Countries in the European Union responded right off the bat, rolling out measures to moderate salt intake among their citizenry. The gains have been impressive. However, despite the cost-effectiveness of this approach, on a global scale, such efforts have been largely unsuccessful.
Most third-world countries, usually with shrunken budgets for health interventions, have failed to keep up the pace. This is despite the fact that too much salt triggers kidney failure, high blood pressure, heart attacks and even stroke.
To keep these illnesses from your door, Faith, the nutritionist, says that you must retrain your taste buds to make do with less salt.
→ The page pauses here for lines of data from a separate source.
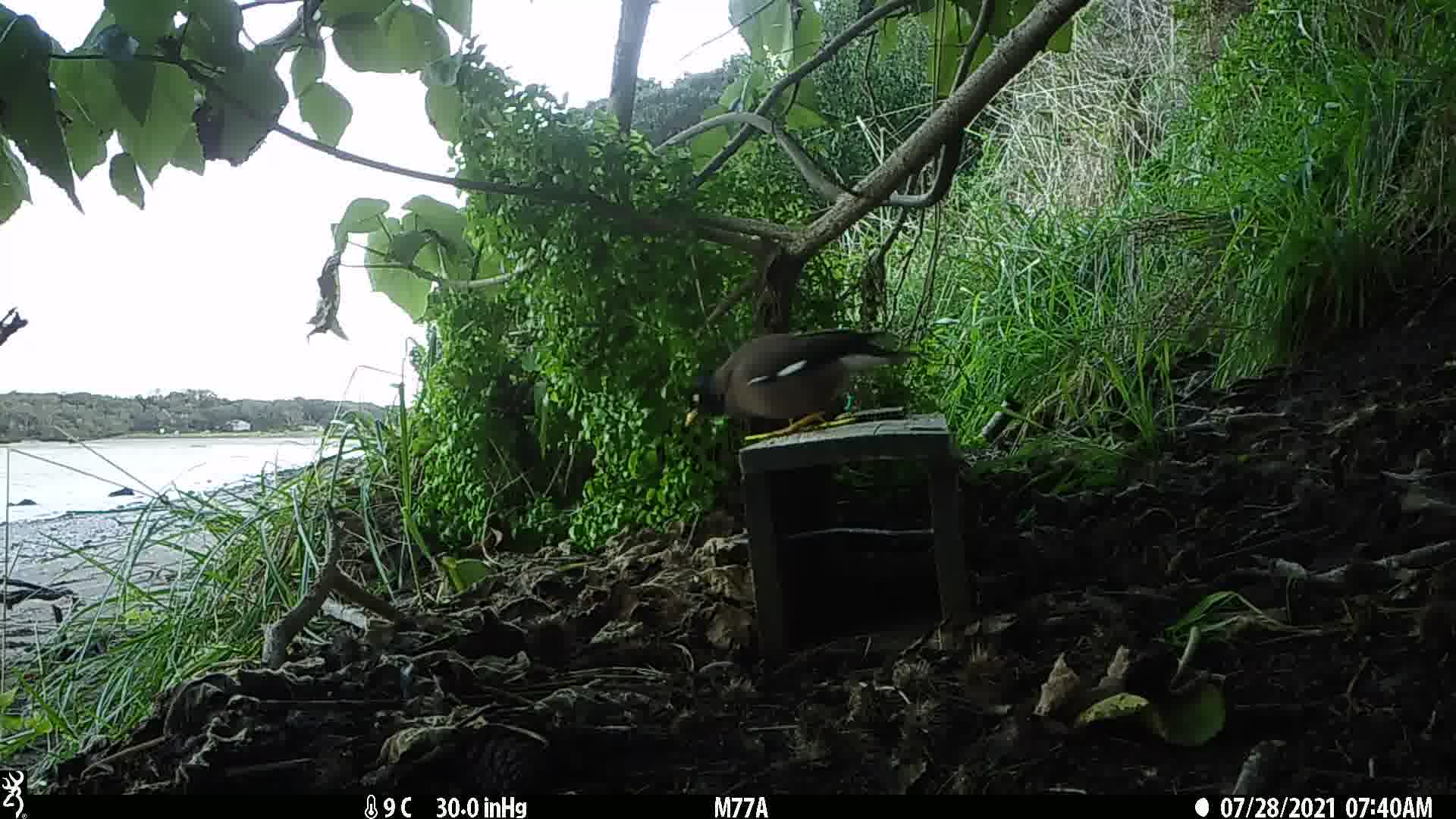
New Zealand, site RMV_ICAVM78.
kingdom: Animalia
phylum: Chordata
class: Aves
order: Passeriformes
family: Sturnidae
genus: Acridotheres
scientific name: Acridotheres tristis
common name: common myna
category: myna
Myna (common myna) (Acridotheres tristis).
It is a painstaking process whose results are worth your life. A variety of ways to control sodium intake are recommended, starting right from the kitchen, before heading to the dining table.
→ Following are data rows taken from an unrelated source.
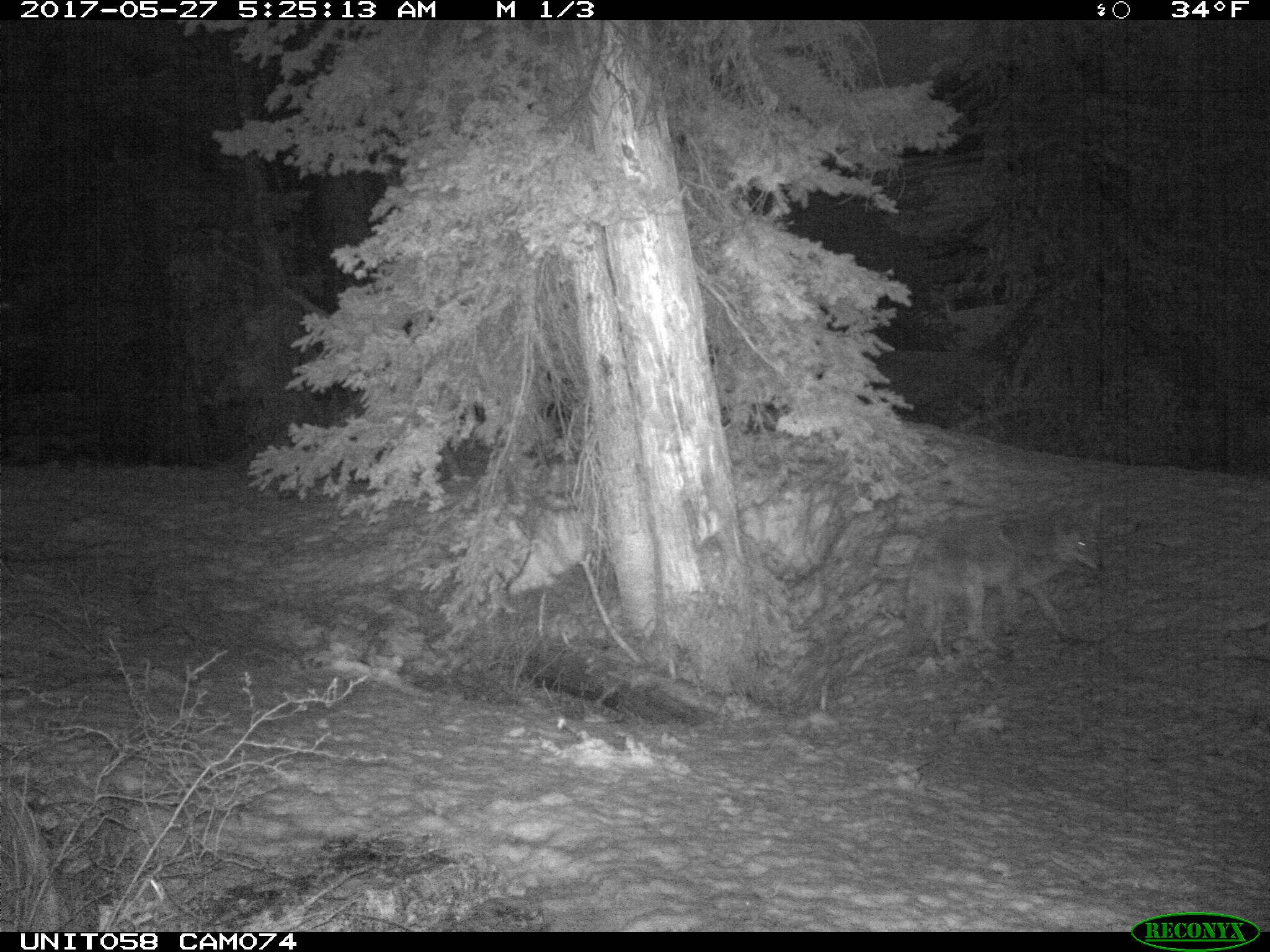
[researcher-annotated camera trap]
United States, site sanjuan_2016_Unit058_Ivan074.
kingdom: Animalia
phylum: Chordata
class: Mammalia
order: Carnivora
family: Canidae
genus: Canis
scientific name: Canis latrans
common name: coyote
Adopting safe and health-conscious lifestyle habits might just add a couple more years to your life.
How to reduce intake
Discard the salt shaker: Adding salt to cooked food is a stubborn ritual that is hazardous. Teach your family to be content with the amount of salt added to food during preparation.
Stop using artificial seasoning: Stock cubes and soy sauces are notorious for high salt content. Keep these away from your kitchen if you want to stay healthy.
Embrace natural seasoning: While preparing foods, use fresh or dried herbs, garlic, ginger, cinnamon, onions, pepper and chillies. These are full of flavour and safe and healthy too.
What’ll happen if you don’t
Kidneys help to balance the level of body fluids and aid in blood pressure regulation in a process called homeostasis. This calls for a delicate balance between sodium and potassium levels to draw water from the bloodstream into a reservoir that leads to the bladder.
A slight increase in salt intake disrupts the level of sodium in the bloodstream and in turn disrupts normal blood pressure. This curtails the kidney’s ability to remove excess water from the bloodstream.
Higher water retention strains the blood vessels leading to the kidneys, which, if unchecked, may cause kidney failure.